Kutipan Terpilih:
=-=-=

Hanya ada satu hal yang tidak bisa disangkal lagi oleh Paul MacCarthy karena di dalam teks syair lagu itu ada ungkapan yang berulang atau diulang-ulang berkali-kali, menjadi semacam refrein dasarnya. Frasa yang diulang-ulang itu adalah LET IT BE. Bahkan frasa ini, kalau saya tidak salah, menjadi judul lagu itu. Tetapi apa istimewanya frasa LET IT BE itu? Frasa itu, sebenarnya tidak lain dan tidak bukan sebuah terjemahan yang rada bebas dari kalimat yang diucapkan Bunda Maria di hadapan Malaekat Gabriel, saat sang Bunda Perawan itu mendapat kabar Sukacita, Annuntiatio itu. Kalau dalam bahasa Inggris diungkapkan dengan LET IT BE, maka dalam bahasa Latin, lebih singkat lagi, karena hanya terdiri dari satu kata saja, FIAT. Jadi, LET IT BE itu tidak lain adalah FIAT MARIAE tadi. Sejauh yang saya amati selama ini dalam beberapa catatan teologis tentang hal ini, saya belum mendapat suatu penyangkalan eksplisit dari Paul MacCarthy sendiri.

Jika dugaan ini benar, maka kita boleh menduga bahwa LET IT BE itu tidak lain adalah FIAT MARIAE itu tadi. Memang FIATnya Maria itu adalah bentuk pendek dari sebuah kalimat yang sedikit lebih panjang di dalam injil Lukas: FIAT MIHI SECUNDUM VERBUM TUUM alias “terjadilah padaku menurut perkataanMu.” Jadi, dengan demikian, LET IT BE itu adalah FIAT, dan karena itu juga berlatar belakang biblis, berlatar belakang Marialis, dst.dst.

=-=-=

Data Ditampilkan:

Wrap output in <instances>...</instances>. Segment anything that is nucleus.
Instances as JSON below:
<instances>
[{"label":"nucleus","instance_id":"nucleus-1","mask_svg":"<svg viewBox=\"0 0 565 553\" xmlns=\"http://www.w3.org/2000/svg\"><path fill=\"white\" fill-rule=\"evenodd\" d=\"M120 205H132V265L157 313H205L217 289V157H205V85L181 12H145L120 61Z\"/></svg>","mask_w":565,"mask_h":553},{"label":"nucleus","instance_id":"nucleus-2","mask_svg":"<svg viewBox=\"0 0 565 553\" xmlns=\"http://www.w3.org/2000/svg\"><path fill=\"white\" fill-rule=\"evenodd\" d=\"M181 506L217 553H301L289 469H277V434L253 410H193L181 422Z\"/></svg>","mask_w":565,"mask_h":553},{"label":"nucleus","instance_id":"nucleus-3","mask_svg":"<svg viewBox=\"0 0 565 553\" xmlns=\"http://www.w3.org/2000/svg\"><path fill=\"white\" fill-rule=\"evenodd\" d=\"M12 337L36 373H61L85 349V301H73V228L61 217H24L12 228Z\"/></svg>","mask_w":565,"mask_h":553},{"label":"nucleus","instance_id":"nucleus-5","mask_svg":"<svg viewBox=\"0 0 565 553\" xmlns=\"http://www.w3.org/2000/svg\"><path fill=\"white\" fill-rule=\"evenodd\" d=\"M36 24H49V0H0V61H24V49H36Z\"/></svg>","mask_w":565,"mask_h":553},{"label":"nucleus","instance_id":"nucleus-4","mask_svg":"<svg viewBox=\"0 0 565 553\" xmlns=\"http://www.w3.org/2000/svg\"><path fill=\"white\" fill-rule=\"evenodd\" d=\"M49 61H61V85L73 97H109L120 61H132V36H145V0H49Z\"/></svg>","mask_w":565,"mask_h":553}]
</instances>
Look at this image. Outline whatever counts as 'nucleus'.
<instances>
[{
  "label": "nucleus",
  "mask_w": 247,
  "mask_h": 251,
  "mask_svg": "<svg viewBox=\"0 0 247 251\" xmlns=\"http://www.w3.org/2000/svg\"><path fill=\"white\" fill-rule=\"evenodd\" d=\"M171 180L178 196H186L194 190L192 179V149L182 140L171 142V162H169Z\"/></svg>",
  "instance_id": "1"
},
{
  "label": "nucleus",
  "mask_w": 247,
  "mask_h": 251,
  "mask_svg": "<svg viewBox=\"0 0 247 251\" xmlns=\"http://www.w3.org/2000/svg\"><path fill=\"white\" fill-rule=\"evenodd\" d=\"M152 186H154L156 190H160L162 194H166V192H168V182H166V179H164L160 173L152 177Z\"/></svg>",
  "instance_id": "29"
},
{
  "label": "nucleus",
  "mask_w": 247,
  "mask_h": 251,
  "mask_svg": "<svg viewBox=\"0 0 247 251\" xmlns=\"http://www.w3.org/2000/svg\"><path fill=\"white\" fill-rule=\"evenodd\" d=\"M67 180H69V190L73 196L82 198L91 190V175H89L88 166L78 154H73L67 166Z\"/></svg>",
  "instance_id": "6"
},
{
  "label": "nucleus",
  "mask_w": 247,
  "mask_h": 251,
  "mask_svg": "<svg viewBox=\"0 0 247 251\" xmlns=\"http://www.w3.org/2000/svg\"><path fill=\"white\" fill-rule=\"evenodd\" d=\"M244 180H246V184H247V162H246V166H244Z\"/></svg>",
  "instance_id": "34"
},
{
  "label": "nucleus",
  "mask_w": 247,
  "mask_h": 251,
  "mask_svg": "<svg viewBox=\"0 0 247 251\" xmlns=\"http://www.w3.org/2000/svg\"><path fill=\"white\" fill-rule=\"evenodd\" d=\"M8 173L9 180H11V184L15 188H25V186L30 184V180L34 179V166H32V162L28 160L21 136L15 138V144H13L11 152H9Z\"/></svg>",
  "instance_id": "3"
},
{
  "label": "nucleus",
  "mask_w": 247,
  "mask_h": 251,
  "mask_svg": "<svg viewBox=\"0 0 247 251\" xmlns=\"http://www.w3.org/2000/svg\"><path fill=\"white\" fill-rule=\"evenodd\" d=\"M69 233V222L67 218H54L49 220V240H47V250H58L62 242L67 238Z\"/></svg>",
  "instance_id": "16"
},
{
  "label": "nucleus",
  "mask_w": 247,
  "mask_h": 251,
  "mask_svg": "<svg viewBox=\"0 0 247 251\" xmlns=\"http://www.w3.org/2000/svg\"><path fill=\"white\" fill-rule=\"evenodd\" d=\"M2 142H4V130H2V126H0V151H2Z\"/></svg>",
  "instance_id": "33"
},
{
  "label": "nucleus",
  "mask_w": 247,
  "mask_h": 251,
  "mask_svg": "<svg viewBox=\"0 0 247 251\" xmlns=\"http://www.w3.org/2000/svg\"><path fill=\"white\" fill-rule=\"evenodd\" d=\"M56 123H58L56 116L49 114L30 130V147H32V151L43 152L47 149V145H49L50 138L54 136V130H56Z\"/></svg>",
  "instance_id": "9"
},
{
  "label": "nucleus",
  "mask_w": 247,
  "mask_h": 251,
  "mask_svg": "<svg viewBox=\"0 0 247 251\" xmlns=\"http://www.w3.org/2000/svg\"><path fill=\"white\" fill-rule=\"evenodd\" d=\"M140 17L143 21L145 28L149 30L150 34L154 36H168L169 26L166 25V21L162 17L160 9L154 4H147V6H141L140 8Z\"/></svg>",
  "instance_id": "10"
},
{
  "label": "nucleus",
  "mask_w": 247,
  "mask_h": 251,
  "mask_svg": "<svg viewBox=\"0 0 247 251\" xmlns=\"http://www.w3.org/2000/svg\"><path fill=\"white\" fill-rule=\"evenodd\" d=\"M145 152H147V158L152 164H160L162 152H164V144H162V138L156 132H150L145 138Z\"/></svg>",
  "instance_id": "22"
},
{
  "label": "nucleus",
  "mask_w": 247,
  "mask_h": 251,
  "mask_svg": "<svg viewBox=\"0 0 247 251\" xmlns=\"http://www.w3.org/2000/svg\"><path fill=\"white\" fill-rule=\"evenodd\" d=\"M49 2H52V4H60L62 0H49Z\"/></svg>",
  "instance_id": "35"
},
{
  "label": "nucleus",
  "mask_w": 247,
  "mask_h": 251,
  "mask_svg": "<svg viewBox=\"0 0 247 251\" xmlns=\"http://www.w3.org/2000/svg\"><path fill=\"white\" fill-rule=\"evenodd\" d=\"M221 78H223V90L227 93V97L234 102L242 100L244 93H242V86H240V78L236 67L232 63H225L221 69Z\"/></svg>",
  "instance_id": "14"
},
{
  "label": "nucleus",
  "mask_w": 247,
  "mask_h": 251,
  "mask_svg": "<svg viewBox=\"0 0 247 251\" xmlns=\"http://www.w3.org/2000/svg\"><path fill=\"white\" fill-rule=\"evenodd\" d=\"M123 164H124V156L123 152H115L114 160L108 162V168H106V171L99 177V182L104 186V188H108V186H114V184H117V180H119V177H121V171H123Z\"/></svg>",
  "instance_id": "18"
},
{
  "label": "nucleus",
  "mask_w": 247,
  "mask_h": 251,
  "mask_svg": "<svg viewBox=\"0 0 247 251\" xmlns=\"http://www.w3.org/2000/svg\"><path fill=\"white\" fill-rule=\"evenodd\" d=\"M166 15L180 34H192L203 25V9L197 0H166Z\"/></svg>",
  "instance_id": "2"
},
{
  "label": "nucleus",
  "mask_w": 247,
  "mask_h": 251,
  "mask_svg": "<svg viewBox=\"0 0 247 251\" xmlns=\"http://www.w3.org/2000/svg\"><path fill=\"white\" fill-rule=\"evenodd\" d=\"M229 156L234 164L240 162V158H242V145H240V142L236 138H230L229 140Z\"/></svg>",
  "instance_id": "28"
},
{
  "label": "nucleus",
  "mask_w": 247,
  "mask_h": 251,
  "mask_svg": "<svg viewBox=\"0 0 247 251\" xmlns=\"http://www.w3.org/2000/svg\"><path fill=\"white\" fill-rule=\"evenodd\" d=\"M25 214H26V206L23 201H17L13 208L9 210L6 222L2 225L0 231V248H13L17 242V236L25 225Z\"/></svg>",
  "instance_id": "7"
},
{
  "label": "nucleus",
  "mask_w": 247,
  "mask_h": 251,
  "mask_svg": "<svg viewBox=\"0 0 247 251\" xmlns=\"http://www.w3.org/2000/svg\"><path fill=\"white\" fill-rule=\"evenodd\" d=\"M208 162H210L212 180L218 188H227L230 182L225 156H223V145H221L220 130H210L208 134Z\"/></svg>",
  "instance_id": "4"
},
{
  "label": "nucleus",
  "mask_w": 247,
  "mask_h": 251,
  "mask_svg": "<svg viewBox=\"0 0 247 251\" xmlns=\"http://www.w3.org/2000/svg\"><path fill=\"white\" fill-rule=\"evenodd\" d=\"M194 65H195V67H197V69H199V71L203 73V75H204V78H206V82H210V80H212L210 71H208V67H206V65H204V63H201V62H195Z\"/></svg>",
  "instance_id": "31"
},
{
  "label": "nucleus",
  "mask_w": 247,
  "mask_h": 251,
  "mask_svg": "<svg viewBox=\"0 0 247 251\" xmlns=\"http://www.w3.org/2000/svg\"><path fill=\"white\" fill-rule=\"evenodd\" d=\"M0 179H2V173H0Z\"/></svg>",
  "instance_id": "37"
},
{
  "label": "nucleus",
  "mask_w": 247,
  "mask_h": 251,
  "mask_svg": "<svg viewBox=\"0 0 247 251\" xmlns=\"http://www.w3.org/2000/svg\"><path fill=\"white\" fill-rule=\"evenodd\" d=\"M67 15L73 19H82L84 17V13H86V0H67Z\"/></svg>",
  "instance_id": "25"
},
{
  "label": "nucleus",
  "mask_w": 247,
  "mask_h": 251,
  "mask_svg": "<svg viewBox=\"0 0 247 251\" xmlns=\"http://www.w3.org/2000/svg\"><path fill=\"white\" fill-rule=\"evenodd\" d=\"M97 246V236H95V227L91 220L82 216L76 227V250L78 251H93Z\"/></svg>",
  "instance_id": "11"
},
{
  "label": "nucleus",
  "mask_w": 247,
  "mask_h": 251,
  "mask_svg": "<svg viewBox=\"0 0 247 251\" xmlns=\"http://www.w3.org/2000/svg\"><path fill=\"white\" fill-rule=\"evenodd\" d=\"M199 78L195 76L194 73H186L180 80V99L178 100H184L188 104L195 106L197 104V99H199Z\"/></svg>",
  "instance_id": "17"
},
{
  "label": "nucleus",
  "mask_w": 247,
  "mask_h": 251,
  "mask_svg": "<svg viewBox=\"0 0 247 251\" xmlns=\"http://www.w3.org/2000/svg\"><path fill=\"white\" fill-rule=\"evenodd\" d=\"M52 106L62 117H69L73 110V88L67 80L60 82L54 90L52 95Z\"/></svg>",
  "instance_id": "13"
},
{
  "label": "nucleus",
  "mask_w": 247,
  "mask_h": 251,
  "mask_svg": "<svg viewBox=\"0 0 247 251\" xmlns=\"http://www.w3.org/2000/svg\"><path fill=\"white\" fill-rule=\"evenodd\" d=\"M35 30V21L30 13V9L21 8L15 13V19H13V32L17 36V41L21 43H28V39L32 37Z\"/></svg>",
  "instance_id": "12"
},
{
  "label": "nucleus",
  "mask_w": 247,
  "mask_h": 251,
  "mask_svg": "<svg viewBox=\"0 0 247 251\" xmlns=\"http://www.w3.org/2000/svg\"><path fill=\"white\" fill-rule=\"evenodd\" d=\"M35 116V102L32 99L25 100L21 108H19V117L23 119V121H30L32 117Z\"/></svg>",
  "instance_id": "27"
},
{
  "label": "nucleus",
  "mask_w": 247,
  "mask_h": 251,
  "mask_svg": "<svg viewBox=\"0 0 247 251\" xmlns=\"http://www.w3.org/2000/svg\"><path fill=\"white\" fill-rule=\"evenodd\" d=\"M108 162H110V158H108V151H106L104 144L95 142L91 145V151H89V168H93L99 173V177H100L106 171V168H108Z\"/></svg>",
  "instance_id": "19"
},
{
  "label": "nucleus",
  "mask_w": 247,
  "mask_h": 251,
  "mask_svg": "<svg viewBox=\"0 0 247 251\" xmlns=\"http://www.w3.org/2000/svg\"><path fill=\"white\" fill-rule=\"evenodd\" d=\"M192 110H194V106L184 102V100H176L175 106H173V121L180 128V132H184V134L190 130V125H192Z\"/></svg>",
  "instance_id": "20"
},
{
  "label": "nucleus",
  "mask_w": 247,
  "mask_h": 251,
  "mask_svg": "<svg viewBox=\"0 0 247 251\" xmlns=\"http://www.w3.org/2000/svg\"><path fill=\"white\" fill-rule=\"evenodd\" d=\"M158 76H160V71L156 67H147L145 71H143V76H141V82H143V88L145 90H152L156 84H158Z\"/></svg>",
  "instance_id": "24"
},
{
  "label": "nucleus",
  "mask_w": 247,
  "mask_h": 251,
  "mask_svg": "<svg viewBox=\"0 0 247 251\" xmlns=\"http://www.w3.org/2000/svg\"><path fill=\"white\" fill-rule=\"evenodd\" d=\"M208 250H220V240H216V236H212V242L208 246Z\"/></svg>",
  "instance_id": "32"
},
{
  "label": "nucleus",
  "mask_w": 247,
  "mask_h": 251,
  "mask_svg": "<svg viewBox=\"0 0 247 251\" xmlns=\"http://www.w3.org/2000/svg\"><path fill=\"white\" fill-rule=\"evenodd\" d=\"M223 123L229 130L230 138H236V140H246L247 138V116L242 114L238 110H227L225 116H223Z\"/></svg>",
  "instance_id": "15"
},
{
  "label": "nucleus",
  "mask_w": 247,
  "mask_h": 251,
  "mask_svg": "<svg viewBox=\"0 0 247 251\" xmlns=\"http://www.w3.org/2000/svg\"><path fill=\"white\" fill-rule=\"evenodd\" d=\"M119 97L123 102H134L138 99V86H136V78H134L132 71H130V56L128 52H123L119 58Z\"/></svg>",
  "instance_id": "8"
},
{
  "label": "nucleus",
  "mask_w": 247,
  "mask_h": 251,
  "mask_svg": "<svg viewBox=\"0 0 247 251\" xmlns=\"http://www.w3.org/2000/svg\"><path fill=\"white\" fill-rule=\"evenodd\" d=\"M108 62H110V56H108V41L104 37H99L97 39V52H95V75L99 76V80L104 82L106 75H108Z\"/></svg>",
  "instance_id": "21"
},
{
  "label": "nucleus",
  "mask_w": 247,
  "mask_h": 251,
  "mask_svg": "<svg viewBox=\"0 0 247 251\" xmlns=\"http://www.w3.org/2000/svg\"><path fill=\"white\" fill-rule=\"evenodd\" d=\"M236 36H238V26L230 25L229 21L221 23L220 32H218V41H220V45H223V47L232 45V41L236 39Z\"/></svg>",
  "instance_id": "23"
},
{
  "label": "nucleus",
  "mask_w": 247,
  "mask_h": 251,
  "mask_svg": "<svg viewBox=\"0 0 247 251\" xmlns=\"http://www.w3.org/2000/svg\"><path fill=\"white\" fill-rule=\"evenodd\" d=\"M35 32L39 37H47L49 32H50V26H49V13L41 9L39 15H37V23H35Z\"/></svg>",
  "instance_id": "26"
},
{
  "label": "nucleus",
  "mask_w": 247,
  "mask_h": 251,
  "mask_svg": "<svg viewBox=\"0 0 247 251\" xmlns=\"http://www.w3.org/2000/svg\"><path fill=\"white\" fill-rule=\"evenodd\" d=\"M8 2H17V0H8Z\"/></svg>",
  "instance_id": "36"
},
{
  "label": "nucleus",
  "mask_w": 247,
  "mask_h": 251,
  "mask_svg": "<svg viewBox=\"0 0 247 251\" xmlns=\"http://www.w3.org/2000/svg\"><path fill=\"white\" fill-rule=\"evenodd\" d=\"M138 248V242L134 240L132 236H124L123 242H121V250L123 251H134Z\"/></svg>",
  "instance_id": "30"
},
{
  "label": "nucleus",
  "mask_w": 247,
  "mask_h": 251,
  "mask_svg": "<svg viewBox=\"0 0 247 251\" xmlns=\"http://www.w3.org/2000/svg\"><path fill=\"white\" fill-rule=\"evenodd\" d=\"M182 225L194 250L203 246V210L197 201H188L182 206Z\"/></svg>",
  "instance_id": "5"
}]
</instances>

=-=-=

Tugas Anda: Tulis ulang bagian kutipan tentang lagu LET IT BE dari "Jika dugaan ini" sampai "belakang Marialis, dst.dst.", dan tukar "injil Lukas" dengan "injil Matius".

Jawaban Soal:
Jika dugaan ini benar, maka kita boleh menduga bahwa LET IT BE itu tidak lain adalah FIAT MARIAE itu tadi. Memang FIATnya Maria itu adalah bentuk pendek dari sebuah kalimat yang sedikit lebih panjang di dalam injil Matius: FIAT MIHI SECUNDUM VERBUM TUUM alias “terjadilah padaku menurut perkataanMu.” Jadi, dengan demikian, LET IT BE itu adalah FIAT, dan karena itu juga berlatar belakang biblis, berlatar belakang Marialis, dst.dst.